** start of Extract **

Re: feedback on Solr 4.x LotsOfCores feature

Erick Erickson Sat, 19 Oct 2013 02:58:38 -0700

For my quick-and-dirty test I just rebooted my machine totally and still
had 1K/sec core discovery. So this still puzzles me greatly. The time
do do this should be approximated by the time it takes to just walk
your tree, find all the core.properties and read them. I it possible to
just write a tiny Java program to do that? Or rip off the core discovery
code and use that for a small stand-alone program? Because this is quite
a bit at odds with what I've seen. Although now that I think about it,
the code has gone through some revisions since then, but I don't think
they should have affected this...

** end of Extract **

> _Task objective_
Retype a portion of the Solr core discovery message word for word, beginning at the words "For my quick-and-dirty" and stopping after "have affected this...". The items that follow come from a separate source and are unrelated to the Solr message.

** start of Dataset content **

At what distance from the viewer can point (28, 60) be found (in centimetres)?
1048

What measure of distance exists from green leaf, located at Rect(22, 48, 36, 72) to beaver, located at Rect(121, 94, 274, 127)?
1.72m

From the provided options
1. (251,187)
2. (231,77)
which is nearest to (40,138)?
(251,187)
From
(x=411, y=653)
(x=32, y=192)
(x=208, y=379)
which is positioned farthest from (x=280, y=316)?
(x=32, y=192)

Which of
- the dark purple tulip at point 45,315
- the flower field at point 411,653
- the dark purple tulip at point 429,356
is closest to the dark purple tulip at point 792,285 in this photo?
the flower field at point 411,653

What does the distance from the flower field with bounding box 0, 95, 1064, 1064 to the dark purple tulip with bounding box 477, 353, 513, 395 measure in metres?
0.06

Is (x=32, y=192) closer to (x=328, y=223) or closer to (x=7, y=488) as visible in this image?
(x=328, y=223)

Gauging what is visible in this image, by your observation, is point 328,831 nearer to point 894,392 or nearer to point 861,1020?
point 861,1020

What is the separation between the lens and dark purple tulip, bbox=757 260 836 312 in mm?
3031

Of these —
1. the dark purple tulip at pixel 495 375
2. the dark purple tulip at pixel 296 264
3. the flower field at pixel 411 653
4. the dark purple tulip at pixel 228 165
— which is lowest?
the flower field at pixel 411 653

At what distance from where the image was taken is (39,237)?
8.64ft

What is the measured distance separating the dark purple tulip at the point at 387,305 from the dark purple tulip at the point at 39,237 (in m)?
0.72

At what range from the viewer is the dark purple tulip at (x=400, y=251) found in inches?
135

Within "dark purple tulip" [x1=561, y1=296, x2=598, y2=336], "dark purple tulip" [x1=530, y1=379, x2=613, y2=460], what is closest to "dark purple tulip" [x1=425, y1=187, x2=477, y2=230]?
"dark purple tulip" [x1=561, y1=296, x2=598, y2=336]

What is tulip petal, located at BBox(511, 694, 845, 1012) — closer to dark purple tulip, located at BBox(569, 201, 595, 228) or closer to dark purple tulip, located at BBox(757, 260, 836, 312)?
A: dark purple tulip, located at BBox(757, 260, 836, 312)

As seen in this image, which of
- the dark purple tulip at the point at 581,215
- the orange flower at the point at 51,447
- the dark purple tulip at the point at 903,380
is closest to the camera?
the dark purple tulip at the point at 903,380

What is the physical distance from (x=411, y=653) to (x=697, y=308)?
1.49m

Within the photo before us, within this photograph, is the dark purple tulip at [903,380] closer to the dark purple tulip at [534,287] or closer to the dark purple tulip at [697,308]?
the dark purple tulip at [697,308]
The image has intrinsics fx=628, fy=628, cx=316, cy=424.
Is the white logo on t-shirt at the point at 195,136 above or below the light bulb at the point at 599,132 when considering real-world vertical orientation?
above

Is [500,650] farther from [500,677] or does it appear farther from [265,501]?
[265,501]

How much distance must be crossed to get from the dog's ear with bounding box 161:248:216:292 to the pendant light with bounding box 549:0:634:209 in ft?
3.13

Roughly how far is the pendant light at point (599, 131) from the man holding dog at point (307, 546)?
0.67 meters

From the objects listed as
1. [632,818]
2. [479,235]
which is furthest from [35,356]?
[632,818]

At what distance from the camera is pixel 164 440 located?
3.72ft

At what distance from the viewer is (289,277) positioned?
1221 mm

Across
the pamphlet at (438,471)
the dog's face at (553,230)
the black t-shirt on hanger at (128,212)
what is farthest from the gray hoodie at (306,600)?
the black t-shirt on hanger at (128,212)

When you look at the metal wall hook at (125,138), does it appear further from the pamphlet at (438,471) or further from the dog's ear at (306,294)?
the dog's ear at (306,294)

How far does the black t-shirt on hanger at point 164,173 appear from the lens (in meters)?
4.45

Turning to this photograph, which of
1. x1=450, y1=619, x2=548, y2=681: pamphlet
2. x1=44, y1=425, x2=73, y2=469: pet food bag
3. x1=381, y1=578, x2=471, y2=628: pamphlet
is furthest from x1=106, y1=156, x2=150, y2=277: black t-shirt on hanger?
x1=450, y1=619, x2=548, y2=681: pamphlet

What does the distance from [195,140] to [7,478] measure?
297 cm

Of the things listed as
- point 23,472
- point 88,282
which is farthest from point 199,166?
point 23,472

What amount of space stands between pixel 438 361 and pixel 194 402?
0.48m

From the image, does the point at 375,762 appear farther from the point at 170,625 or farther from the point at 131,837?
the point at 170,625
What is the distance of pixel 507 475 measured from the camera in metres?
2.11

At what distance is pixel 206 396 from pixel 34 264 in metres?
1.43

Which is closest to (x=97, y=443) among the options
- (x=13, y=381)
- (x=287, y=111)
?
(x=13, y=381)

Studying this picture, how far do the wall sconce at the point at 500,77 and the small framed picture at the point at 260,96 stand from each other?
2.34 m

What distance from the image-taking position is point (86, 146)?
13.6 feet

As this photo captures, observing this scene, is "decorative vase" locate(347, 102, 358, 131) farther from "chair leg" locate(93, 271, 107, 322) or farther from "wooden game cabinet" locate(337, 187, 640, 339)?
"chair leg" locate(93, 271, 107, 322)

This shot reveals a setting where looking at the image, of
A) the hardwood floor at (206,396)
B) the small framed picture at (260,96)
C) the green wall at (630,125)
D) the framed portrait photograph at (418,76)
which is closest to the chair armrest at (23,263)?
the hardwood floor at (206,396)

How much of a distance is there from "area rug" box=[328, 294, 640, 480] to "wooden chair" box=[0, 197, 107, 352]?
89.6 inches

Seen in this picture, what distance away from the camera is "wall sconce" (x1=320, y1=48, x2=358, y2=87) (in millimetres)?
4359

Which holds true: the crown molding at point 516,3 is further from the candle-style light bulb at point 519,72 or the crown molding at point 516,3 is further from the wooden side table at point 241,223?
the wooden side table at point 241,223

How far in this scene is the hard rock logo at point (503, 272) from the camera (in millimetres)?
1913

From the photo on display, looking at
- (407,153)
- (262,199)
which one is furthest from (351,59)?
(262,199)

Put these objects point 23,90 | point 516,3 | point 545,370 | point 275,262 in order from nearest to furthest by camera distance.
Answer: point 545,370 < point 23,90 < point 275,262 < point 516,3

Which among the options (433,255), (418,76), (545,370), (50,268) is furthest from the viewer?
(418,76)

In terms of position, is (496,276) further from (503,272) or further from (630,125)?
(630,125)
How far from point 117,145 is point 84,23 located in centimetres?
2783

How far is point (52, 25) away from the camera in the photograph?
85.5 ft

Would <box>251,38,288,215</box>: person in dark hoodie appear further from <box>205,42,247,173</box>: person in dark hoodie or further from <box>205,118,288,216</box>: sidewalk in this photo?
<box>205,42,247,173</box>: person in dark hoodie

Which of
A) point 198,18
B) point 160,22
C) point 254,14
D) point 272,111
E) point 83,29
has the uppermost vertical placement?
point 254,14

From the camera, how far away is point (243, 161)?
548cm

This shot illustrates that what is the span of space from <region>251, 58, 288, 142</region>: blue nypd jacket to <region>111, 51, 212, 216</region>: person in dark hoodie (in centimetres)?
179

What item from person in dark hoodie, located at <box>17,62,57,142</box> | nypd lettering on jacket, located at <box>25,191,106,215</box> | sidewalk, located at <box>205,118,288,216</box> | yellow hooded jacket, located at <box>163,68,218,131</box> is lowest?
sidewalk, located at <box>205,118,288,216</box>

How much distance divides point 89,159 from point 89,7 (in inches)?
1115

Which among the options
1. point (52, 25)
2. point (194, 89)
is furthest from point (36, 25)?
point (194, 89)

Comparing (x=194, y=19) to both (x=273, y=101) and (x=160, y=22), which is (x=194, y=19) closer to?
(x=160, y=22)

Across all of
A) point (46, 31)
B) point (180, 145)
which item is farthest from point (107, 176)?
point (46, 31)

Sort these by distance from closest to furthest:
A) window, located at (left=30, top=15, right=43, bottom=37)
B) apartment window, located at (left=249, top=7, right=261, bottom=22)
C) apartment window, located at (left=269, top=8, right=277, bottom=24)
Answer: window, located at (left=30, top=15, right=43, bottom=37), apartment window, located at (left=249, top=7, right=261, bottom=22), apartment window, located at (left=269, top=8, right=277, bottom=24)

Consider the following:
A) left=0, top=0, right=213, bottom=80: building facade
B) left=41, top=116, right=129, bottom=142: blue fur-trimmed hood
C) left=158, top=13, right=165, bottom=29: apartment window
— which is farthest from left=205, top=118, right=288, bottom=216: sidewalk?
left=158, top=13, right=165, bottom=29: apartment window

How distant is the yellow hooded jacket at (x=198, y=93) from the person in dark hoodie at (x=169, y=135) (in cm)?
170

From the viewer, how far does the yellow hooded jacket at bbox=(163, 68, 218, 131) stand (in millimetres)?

** end of Dataset content **

> _Full response_
For my quick-and-dirty test I just rebooted my machine totally and still
had 1K/sec core discovery. So this still puzzles me greatly. The time
do do this should be approximated by the time it takes to just walk
your tree, find all the core.properties and read them. I it possible to
just write a tiny Java program to do that? Or rip off the core discovery
code and use that for a small stand-alone program? Because this is quite
a bit at odds with what I've seen. Although now that I think about it,
the code has gone through some revisions since then, but I don't think
they should have affected this...